## Text passage
The host said that a US government whistleblower contacted his show “to warn us that the NSA, the National Security Agency, is monitoring our electronic communications and is planning to leak them in an attempt to take this show off the air.”

The host said that he’d been shown information by the whistleblower that could have only have been accessed if Carlson’s texts and emails had been hacked. He did not share that information, or offer any other proof for his claim.

Carlson said that he had submitted a records request seeking further information, and said “spying on opposition journalists is incompatible with democracy.”

Carlson’s claims were received with skepticism by those with experience of the NSA and national-security issues.

“This is an open offer to the alleged NSA whistleblower – If in fact you have evidence of improper or unlawful collection of the comms of @TuckerCarlson call me and I will see if I can assist you in making proper, lawful disclosures through the approved channels,” tweeted Bradley Moss, an attorney specialising in national security cases.

## Material shown
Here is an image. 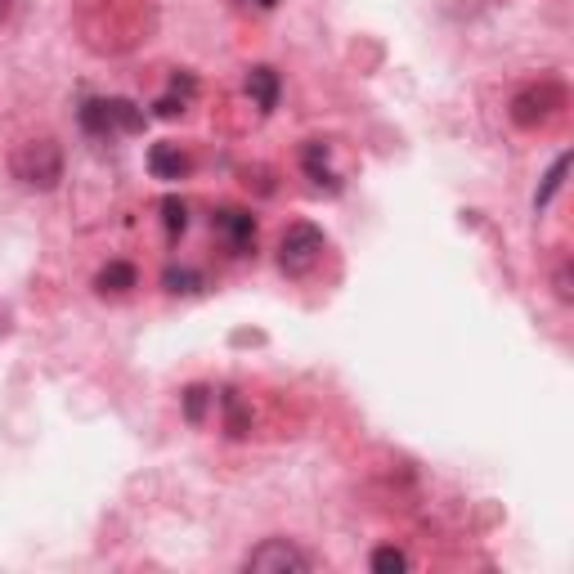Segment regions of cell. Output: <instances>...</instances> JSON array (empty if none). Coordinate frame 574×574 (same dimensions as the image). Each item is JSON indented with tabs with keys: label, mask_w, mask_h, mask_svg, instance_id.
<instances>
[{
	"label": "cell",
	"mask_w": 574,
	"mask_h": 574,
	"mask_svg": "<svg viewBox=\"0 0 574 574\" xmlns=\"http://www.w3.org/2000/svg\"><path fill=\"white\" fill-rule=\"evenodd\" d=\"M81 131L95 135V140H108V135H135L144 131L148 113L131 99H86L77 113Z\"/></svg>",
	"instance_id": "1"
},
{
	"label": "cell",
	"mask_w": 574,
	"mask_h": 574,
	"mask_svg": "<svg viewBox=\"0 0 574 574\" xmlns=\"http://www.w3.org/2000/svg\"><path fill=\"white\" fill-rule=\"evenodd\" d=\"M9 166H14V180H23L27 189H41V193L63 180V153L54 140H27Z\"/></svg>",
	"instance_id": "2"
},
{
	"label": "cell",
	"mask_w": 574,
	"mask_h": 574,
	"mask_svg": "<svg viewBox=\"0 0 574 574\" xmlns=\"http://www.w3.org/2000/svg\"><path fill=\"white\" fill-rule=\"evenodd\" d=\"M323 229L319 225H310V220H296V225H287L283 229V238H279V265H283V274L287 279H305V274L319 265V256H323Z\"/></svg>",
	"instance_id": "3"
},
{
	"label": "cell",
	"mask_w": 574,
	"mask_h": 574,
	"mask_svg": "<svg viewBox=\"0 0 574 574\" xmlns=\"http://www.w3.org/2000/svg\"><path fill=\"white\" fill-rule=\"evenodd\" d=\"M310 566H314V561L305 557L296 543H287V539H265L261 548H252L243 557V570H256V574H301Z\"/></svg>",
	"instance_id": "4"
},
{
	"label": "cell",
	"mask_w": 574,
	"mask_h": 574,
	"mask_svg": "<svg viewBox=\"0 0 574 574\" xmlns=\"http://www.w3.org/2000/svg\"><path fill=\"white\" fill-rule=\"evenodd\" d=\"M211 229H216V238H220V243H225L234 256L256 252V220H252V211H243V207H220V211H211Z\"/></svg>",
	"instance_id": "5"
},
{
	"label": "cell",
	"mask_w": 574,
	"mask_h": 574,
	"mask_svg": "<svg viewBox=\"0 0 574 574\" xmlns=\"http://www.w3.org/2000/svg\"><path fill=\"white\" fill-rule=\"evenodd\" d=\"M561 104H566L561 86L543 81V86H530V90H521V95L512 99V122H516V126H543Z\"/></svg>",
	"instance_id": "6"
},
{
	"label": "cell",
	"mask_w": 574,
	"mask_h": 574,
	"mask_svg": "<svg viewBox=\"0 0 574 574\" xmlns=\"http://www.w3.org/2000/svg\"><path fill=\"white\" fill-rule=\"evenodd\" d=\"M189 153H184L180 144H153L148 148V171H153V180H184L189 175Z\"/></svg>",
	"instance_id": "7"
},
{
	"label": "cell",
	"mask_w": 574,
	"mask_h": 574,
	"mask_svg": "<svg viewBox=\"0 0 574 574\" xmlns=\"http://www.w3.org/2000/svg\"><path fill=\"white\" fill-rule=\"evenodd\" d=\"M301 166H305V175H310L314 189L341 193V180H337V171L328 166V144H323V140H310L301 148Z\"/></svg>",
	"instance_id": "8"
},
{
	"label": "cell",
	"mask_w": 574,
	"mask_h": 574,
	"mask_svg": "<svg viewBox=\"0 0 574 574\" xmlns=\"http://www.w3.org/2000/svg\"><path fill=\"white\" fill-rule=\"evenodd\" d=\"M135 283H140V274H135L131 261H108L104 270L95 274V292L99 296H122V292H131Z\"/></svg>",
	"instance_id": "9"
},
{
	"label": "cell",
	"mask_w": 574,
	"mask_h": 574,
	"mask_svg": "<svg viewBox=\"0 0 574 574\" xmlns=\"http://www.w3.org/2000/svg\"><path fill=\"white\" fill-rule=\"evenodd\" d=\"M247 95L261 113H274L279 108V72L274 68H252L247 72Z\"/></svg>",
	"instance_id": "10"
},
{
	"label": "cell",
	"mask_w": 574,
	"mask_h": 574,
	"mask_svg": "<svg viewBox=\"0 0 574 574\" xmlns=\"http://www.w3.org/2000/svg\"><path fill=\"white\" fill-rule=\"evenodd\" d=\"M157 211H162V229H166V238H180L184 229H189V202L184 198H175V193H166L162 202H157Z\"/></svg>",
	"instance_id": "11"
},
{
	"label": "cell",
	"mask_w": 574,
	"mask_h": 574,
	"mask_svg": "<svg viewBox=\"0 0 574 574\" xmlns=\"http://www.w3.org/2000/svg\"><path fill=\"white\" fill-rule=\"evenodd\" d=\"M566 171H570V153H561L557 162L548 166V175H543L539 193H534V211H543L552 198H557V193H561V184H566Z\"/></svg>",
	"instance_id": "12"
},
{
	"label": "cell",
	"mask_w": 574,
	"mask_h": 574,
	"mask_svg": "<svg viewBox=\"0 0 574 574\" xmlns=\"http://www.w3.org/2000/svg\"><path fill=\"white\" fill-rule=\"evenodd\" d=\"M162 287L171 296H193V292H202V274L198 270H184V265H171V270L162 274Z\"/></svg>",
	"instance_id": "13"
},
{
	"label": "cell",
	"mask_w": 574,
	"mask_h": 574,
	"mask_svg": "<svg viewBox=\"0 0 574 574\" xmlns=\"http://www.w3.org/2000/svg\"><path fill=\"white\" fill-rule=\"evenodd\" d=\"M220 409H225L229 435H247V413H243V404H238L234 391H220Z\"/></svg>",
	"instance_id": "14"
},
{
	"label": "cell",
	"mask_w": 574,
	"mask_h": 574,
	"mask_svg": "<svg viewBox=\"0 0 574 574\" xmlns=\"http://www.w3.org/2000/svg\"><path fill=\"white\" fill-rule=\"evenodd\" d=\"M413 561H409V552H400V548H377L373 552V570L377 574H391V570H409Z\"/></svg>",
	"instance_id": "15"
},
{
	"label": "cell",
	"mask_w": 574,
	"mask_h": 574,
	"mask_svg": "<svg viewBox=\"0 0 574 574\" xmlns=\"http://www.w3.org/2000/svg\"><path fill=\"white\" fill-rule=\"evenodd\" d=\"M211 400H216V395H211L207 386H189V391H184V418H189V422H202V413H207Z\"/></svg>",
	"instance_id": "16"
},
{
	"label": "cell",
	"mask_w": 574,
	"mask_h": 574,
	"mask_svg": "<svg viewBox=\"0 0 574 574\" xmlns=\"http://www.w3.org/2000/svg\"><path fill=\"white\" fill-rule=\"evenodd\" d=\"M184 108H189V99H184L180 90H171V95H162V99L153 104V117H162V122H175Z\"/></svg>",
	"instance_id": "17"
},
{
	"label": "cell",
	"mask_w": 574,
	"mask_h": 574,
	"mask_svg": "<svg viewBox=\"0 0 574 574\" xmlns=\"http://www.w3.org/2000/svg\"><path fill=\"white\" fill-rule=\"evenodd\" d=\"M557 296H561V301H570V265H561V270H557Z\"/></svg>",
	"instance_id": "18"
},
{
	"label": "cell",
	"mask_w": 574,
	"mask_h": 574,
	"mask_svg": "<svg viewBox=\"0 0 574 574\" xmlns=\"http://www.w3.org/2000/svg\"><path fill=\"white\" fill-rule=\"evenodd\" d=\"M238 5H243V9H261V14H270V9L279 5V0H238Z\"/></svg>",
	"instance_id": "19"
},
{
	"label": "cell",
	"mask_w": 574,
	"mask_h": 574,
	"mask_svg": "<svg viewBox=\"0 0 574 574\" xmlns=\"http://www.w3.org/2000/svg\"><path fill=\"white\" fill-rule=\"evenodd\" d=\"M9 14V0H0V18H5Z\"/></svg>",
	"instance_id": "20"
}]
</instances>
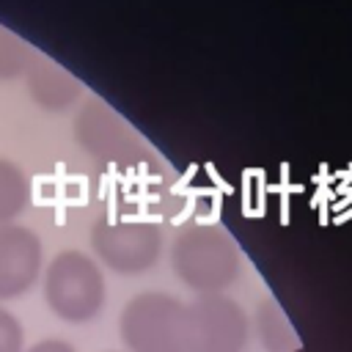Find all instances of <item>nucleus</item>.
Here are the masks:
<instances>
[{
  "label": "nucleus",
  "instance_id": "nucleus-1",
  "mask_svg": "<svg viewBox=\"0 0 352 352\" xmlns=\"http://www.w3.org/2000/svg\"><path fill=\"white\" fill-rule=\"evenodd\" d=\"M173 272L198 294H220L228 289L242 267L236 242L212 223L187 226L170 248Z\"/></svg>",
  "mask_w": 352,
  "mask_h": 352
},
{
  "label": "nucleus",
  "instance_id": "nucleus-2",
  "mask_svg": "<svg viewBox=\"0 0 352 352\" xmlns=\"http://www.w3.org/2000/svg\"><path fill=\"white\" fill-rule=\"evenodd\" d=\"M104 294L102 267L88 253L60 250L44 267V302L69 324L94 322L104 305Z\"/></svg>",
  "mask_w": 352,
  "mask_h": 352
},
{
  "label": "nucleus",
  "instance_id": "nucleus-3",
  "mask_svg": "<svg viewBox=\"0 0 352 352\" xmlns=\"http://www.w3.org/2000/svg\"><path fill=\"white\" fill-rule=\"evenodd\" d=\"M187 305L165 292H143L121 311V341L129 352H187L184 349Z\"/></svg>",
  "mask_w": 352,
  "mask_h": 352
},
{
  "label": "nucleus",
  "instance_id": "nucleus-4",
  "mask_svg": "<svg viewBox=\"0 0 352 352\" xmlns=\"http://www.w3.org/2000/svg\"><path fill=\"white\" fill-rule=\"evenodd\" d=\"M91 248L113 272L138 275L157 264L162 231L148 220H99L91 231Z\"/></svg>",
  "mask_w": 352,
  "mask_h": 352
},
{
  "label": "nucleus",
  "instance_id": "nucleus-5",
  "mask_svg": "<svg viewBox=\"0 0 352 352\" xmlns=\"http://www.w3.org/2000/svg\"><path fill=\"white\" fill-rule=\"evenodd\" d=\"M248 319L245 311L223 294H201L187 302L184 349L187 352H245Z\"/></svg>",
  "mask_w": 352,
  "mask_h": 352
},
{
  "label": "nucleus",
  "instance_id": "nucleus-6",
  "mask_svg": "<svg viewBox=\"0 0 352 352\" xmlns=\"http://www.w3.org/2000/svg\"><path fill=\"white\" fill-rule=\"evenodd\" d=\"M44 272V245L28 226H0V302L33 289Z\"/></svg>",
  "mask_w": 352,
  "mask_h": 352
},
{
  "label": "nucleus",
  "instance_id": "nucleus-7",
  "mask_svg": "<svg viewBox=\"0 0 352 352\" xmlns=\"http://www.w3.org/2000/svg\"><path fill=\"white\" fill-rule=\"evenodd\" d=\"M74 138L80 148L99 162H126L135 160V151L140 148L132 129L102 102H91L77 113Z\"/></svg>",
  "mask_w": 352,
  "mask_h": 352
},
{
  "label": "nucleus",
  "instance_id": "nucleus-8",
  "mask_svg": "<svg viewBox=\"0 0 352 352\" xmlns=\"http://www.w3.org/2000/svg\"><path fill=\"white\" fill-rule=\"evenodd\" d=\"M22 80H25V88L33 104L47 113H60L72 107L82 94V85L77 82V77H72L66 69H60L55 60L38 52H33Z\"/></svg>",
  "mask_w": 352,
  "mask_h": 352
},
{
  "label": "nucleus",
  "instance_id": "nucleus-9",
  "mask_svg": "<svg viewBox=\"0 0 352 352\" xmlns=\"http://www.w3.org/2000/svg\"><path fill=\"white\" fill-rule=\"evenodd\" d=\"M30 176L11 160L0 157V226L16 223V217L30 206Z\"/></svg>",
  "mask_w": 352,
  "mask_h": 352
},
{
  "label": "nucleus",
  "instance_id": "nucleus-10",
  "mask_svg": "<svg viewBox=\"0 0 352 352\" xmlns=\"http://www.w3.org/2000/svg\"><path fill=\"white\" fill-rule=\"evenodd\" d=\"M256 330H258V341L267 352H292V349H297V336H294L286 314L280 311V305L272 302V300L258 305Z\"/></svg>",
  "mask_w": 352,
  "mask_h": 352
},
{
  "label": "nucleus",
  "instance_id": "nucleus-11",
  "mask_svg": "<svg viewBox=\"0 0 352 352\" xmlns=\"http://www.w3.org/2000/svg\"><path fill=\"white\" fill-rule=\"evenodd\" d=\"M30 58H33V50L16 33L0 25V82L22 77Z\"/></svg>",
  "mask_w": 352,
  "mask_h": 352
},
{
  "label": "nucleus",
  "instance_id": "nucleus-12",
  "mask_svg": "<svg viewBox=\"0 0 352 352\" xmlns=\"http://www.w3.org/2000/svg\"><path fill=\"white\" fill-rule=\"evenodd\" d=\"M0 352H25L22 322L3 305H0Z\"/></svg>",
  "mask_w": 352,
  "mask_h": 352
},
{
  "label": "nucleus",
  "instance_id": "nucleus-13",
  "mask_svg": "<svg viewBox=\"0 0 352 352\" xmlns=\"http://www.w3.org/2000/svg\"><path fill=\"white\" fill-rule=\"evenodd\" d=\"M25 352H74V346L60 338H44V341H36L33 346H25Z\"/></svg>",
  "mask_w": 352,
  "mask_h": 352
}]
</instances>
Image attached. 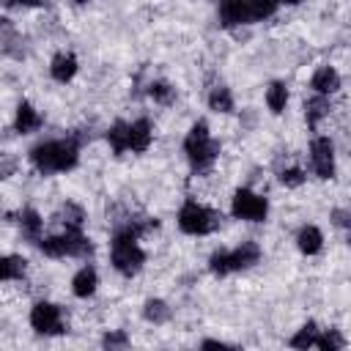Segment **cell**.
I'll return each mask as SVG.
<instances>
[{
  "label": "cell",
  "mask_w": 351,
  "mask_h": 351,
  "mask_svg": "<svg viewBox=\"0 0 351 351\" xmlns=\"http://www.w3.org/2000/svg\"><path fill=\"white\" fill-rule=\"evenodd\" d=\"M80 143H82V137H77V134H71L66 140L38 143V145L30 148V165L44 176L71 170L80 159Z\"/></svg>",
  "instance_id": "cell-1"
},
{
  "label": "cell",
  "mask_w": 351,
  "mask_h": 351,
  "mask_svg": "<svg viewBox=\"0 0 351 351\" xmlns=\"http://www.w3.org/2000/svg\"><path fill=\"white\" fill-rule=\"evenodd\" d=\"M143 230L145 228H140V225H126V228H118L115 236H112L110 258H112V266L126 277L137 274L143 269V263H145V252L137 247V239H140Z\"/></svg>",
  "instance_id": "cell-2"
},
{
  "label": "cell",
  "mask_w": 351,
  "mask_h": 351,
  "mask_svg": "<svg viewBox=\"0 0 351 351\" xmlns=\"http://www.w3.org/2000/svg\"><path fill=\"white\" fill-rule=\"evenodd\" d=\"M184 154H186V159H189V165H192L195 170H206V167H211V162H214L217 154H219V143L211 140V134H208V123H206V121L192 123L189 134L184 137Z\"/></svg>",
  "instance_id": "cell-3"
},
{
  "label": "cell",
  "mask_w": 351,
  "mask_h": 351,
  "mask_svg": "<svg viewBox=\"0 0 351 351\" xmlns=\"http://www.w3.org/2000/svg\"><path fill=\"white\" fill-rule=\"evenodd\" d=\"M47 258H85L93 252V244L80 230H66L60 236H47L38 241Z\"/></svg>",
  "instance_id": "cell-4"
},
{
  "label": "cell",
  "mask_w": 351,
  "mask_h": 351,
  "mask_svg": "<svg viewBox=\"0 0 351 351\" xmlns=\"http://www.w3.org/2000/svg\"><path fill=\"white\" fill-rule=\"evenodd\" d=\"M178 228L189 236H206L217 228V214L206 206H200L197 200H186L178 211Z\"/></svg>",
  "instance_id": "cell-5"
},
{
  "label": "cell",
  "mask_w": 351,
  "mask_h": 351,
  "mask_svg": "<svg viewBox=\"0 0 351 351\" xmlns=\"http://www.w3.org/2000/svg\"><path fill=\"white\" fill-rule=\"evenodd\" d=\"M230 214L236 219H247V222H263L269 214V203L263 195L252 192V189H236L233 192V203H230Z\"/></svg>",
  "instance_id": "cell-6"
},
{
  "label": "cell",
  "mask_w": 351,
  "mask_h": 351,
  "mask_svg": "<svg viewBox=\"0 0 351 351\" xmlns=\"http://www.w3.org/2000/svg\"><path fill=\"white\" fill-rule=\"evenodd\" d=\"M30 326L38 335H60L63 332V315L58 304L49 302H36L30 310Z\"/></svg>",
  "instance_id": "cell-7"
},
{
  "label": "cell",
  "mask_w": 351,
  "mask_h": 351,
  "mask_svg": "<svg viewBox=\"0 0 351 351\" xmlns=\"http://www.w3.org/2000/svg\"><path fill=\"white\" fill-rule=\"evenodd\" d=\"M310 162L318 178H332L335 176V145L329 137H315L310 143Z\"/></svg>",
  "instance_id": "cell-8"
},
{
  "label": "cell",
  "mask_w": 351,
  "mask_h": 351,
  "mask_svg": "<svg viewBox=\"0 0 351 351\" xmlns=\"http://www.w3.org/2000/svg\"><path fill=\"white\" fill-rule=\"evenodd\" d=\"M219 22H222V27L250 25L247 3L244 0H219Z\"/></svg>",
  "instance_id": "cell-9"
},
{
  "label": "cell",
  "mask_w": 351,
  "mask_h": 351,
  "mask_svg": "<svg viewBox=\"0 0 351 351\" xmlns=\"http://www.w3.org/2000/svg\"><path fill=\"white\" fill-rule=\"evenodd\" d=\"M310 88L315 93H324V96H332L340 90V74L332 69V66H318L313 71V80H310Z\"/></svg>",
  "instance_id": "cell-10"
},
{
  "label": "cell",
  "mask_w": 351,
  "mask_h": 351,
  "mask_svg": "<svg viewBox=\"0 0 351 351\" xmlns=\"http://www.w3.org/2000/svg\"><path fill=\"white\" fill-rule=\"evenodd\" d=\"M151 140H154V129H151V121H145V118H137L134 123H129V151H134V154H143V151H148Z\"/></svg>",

## Problems to solve
a – Answer these about the passage on Carlson's NSA claims, please:
(i) According to the host, what was the NSA planning to do with the show's communications?
(ii) What did Carlson say is incompatible with democracy?
(iii) How is Bradley Moss described?
b – Extend the passage on Carlson's NSA claims past its final sentence, keeping it separate from the data.

## Responses
a –
(i) Leak them in an attempt to take the show off the air.
(ii) Spying on opposition journalists.
(iii) As an attorney specializing in national security cases.

b –
(HoIS is an abbreviation for “hostile intelligence service.”)

However, the Justice Department under both the Obama and Trump administrations did spy on journalists as part of national-security probes in recent years.

Carlson has long stirred fears that US intelligence and law enforcement agencies are seeking to persecute ordinary conservatives. But has offered scant evidence in support of the claims and has been accused of seeking to whitewash violent right-wing extremism.

In the wake of the January 6 riot Carlson claimed that a law-enforcement drive against white nationalist groups and other figures on the far right was part of the covert plot.

In recent weeks he has spread the conspiracy theory that the FBI may have instigated the January 6 riot in order to entrap and discredit Trump supporters.

He has long claimed that the threat of far-right extremism, which has motivated a series of mass shootings in the US which have killed hundreds, is being exaggerated. He doubled down on that claim on his show Monday.

“Americans are, in fact, much more likely to die from a lightning strike than at the hands of a white supremacist,” Carlson said. “White supremacy may be ugly, many opinions are, but it is not a meaningful threat to the nation.”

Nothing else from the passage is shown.